I don’t want to embarrass Elijah, but I think that Elijah brings something really similar and he really makes my job as playing “Wilfred” a lot easier, because seeing through his eyes it’s easier to believe it and so we’re ready, as an audience, hopefully ready to suspend our disbelief.
E. Wood Thanks, Jason. Yes that’s interesting that reference to Harvey. Jason and I immediately thought of that as well. I’m a huge fan of that film. I don’t know how many times I’ve seen it, and it was interesting the parallel. I mean the parallel, it’s obviously similar but it’s extremely different, but that notion of our sort of imagined friend is quite similar and I think there’s something kind of beautiful about that.
Daniella Stinger from Fan Girl Magazine.
D. Stinger Elijah, the character of “Ryan” starts out fairly depressed. Do you feel that he’s essentially the straight man in a comedy double act or does he really fit that definition?

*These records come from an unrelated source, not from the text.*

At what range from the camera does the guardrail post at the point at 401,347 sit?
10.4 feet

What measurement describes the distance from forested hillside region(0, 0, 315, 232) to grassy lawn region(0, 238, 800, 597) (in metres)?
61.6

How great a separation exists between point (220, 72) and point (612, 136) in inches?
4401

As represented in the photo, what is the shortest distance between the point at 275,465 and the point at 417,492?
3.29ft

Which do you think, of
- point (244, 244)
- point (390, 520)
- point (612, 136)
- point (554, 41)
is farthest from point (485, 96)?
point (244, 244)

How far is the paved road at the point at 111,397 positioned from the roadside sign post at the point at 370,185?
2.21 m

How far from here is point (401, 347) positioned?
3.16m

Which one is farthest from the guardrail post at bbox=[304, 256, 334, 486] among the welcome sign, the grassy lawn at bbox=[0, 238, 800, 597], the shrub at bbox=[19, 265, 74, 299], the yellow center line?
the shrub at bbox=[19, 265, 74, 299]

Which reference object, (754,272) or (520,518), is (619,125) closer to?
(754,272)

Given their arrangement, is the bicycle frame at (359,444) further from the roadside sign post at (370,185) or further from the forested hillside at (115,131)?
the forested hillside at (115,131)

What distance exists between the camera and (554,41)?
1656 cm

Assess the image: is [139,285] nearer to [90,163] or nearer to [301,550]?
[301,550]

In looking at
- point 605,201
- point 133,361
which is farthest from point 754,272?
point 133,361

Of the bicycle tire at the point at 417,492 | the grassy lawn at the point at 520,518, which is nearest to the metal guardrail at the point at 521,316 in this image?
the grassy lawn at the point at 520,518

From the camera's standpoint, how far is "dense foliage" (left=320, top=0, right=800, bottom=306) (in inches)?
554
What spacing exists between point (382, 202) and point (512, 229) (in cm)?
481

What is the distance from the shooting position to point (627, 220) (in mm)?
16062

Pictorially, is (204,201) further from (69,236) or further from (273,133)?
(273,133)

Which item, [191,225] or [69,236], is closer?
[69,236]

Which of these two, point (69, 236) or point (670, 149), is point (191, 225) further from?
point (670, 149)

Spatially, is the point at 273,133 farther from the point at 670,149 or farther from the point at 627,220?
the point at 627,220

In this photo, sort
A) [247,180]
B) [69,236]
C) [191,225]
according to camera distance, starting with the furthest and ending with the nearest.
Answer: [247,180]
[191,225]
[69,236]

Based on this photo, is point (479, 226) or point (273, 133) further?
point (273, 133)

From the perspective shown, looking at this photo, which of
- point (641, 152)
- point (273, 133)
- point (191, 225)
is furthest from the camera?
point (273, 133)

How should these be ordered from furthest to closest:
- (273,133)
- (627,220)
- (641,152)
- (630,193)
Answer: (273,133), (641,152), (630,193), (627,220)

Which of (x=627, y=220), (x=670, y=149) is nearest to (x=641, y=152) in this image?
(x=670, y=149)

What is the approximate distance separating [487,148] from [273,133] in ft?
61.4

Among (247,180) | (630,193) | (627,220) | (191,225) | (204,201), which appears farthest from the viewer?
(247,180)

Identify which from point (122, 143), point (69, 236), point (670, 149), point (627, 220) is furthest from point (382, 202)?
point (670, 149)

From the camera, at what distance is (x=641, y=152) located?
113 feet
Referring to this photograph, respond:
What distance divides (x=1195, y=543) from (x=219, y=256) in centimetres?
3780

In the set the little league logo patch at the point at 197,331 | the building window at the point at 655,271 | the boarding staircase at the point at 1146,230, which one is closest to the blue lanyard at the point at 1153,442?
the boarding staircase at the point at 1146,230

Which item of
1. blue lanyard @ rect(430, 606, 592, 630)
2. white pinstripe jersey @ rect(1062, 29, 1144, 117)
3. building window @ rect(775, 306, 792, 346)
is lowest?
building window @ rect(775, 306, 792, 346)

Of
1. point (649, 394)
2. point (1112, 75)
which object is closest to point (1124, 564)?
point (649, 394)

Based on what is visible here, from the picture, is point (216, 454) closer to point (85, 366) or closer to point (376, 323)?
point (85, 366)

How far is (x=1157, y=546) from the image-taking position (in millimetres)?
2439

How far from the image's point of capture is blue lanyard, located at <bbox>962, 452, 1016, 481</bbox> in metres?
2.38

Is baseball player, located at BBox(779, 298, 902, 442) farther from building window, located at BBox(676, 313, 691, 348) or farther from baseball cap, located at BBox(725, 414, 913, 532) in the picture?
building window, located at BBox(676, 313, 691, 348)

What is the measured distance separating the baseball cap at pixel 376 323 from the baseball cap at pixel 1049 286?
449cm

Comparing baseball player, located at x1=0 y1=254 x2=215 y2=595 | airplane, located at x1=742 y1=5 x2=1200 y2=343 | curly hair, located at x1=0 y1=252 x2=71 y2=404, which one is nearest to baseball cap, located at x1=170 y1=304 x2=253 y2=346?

E. Wood Do I feel he’s a straight man? Yes, I think he is. I mean ultimately I think “Ryan’s” just trying to get everything together constantly. So he’s essentially reacting to the world around him and to the scenarios that “Wilfred” is trying to put him into and the direction that he’s being pulled constantly. So straight man, yes, but he’s also just in this time of crisis in his life and he’s just trying to hold it all together all the time. Having a genuine relationship with this man in a dog suit and then also trying to balance that relationship with the real people who he knows can’t see that man in a dog suit, and then in the midst of all that trying to rebuild himself and to be the best person that he can be.